Dataset extract >>
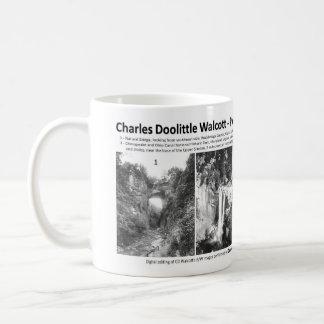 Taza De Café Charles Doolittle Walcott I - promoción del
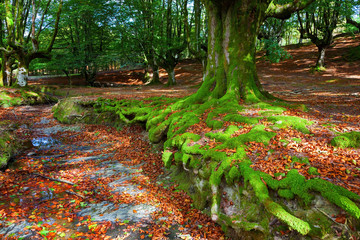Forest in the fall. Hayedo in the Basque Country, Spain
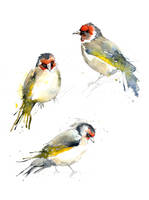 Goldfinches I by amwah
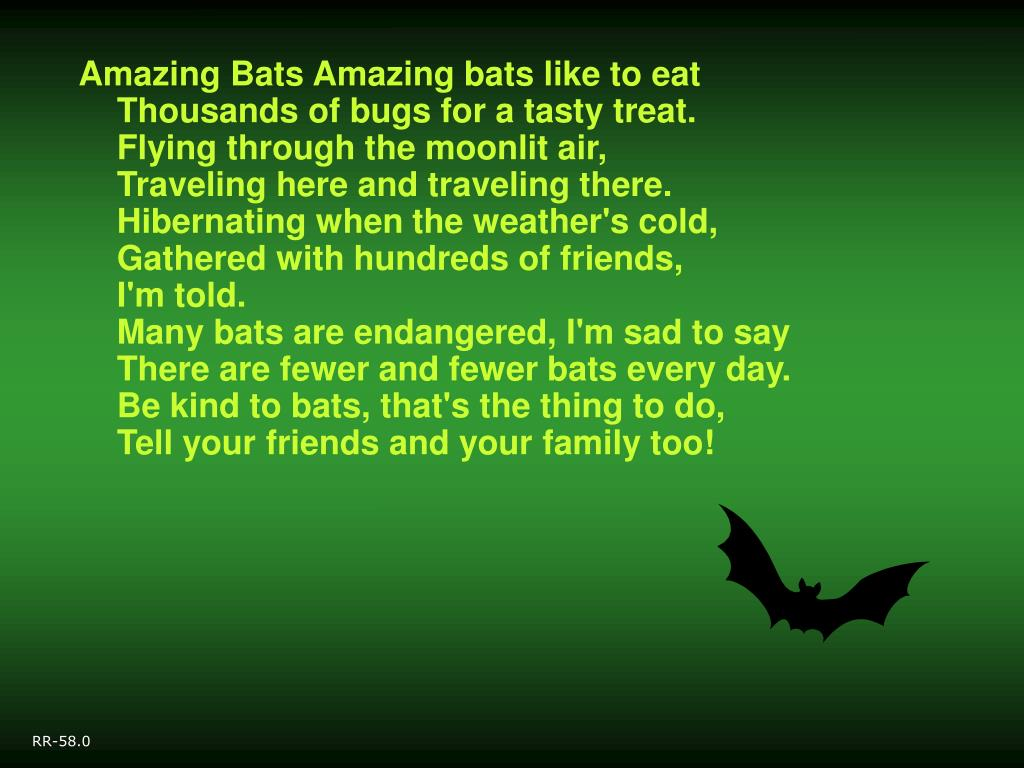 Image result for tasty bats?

Brief >> Repeat every line above precisely; pictures do not belong in the copy.

Answer for this exercise >>
 Taza De Café Charles Doolittle Walcott I - promoción del
Forest in the fall. Hayedo in the Basque Country, Spain
 Goldfinches I by amwah
 Image result for tasty bats?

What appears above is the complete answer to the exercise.